Doğu Kudüs'teki Şeyh Cerrah mahallesi: Meyve bahçelerinden işgal politikalarına…
Doğu Kudüs’te, tahliye tehdidi ile karşı karşıya bulunan Şeyh Cerrah mahallesi, bir zamanlar Eski Şehir’in antik surlarının bir kilometreden daha az kuzeyinde, havadar bir meyve bahçesiydi.
• Fotoğraf: David Shankbone/Wikimedia Commons (CC BY 3.0)
İşgal altındaki Doğu Kudüs’te, tahliye tehdidi ile karşı karşıya bulunan ve Filistinlilerin tahliyelere karşı direndiği Şeyh Cerrah mahallesi, bir zamanlar Eski Şehir’in antik surlarının bir kilometreden daha az kuzeyinde, havadar bir meyve bahçesiydi.
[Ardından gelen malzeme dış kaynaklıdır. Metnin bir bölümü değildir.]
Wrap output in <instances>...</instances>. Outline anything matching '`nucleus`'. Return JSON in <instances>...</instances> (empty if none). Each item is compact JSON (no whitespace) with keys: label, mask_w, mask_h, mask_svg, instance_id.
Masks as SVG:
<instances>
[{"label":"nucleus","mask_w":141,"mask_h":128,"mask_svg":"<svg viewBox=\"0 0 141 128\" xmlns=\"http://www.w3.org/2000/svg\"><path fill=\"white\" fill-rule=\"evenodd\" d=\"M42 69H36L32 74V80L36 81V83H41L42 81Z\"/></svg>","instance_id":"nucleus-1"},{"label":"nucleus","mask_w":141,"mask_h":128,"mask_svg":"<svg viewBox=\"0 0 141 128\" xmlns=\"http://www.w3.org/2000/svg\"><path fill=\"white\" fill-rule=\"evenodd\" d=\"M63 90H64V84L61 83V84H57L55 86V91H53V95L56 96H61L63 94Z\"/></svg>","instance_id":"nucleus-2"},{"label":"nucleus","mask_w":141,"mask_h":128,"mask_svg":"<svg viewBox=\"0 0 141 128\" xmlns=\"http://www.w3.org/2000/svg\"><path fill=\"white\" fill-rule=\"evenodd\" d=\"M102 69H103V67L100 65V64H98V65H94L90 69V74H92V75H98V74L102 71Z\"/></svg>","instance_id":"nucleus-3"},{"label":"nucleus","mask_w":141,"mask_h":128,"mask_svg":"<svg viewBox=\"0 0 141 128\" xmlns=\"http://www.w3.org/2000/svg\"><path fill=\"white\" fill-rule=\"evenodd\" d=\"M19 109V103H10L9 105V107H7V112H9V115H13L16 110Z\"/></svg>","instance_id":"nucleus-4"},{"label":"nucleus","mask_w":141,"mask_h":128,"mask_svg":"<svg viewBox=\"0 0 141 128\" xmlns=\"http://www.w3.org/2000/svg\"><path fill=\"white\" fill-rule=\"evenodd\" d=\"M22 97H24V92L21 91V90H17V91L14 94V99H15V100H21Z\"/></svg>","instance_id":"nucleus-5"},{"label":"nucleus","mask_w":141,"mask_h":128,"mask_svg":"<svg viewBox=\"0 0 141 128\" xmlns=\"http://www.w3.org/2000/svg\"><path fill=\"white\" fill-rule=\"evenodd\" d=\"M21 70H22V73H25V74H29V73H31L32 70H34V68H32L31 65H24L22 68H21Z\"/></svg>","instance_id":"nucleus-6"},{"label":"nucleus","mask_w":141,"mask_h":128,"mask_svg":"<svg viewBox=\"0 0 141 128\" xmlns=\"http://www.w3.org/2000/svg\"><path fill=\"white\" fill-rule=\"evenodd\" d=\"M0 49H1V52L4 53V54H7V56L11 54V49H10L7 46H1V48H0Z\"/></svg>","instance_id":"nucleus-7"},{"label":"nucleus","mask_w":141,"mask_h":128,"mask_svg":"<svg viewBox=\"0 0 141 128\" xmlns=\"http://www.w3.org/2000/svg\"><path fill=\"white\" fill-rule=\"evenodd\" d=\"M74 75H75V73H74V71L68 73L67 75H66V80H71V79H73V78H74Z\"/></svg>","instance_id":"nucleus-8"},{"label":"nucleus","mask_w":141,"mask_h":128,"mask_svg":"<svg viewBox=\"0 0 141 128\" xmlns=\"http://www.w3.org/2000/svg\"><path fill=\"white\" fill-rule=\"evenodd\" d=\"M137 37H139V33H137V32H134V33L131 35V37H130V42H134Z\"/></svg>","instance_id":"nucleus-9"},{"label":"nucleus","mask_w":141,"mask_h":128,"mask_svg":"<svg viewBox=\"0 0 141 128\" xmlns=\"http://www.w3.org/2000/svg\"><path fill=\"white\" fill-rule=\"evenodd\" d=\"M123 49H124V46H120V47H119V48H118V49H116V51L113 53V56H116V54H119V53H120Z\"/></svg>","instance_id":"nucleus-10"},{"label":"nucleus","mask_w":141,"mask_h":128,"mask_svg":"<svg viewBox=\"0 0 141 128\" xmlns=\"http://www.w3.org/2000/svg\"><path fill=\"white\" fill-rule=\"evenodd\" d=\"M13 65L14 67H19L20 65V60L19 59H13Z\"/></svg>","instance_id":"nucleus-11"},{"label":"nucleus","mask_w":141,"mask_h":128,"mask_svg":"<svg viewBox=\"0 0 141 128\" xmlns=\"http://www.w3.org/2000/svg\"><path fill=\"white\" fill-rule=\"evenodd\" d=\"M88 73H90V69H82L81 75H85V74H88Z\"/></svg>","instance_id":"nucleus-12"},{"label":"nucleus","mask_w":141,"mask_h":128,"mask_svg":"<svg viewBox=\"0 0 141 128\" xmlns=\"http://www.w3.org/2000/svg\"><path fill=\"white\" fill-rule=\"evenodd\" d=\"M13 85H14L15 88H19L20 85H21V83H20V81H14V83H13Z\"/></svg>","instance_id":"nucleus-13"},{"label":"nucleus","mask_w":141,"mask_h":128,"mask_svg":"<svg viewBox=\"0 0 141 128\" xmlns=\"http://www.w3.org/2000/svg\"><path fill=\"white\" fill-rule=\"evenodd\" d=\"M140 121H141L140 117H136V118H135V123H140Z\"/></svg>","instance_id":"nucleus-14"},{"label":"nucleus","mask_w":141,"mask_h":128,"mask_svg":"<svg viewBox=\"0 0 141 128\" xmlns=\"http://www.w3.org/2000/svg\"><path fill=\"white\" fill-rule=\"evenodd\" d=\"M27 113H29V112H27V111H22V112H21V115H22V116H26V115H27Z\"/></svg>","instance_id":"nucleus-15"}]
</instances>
Bugün, Filistinlileri mahalleden çıkarmak için kullanılan, buradaki topraklar konusunda açılan davalardaki iddiaların Osmanlı yönetimi dönemine kadar gidiyor. Filistinlilerin o dönemlerden kalan belgeleri ise İsrail mahkemelerinde kabul görmüyor.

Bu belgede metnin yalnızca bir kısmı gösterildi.